Fellation.

Etre de mèche (avec quelqu’un)

Nous uti­li­sons tous les jours des expres­sions sans connaître leur ori­gine ni même par­fois leurs sens exact. Grâce au Petit Lubric illus­tré, sachons mieux de quoi l’on parle.

L’expression n’a rien à voir avec la mèche des bou­gies, celle du bâton de dyna­mite ou la mèche de che­veux. Elle est appa­rue à la fin du XVIIIe siècle, alors que mèche «a le sens de “de moi­tié dans un coup, un par­tage”», explique le site Expressio.fr, qui pré­cise: «selon les lexi­co­graphes, elle [l’expression] nous arrive du gas­con ou du pro­ven­çal “mech” qui veut dire “moi­tié” ». Confir­ma­tion avec Lin­ter­naute, qui conclu: «D’où le sens de l’expression “être de mèche avec quelqu’un” qui signi­fie être com­plice avec cette per­sonne.»

Illustrons l’expression

Fellation.
Marie-Chan­tal et son cou­sin ont tou­jours été ado­ra­ble­ment com­plices.

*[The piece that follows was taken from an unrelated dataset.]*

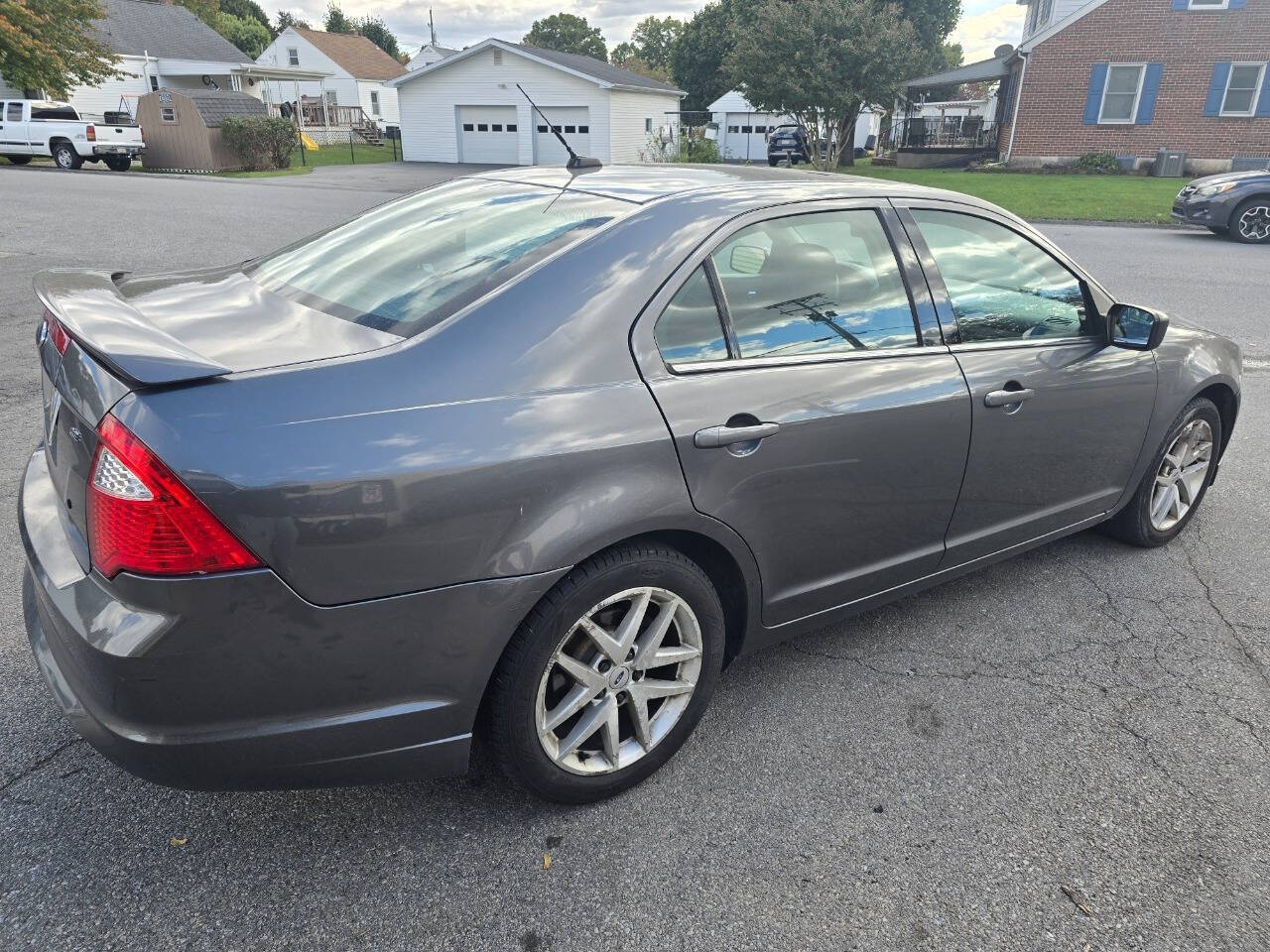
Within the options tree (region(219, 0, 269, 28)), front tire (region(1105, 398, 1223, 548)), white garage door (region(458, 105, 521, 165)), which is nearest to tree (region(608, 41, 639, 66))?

Marie-Chan­tal rêve depuis long­temps de lécher le sexe de Paul-Arnold. De le lécher, de le sucer, de faire tour­ner sa langue sur le gland, de le caler au fond de sa gorge, d’engloutir cette bite, d’en user comme d’un bâton de réglisse, comme d’une sucette à l’anis. Mais Paul-Arnold est gay, strict sur son orien­ta­tion sexuelle, pas du tout atti­ré par l’expérimentation. Il est un peu coin­cé, peut-être parce qu’il est curé. Un jour, pour­tant, Marie-Chan­tal arrive à ses fins. Le père Paul-Arnold, après la messe, reçoit en cachette Jean-Sébas­tien qui le suce si bien. Or, le jeune homme est le cou­sin de Marie-Chan­tal. De mèche avec elle, il a lais­sé la porte de la sacris­tie ouverte pour que, le prêtre goû­tant tou­jours à la fel­la­tion les yeux fer­més, sa cou­sine puisse enfin assou­vir sa gour­man­dise et embou­cher cette pine. Puis, tan­dis que le père Paul-Arnold fai­sait une petite sieste post-coït, les deux com­plices fêtèrent leur bon coup en buvant du vin de messe et en jouant à touche-pipi, comme lorsqu’ils étaient petits.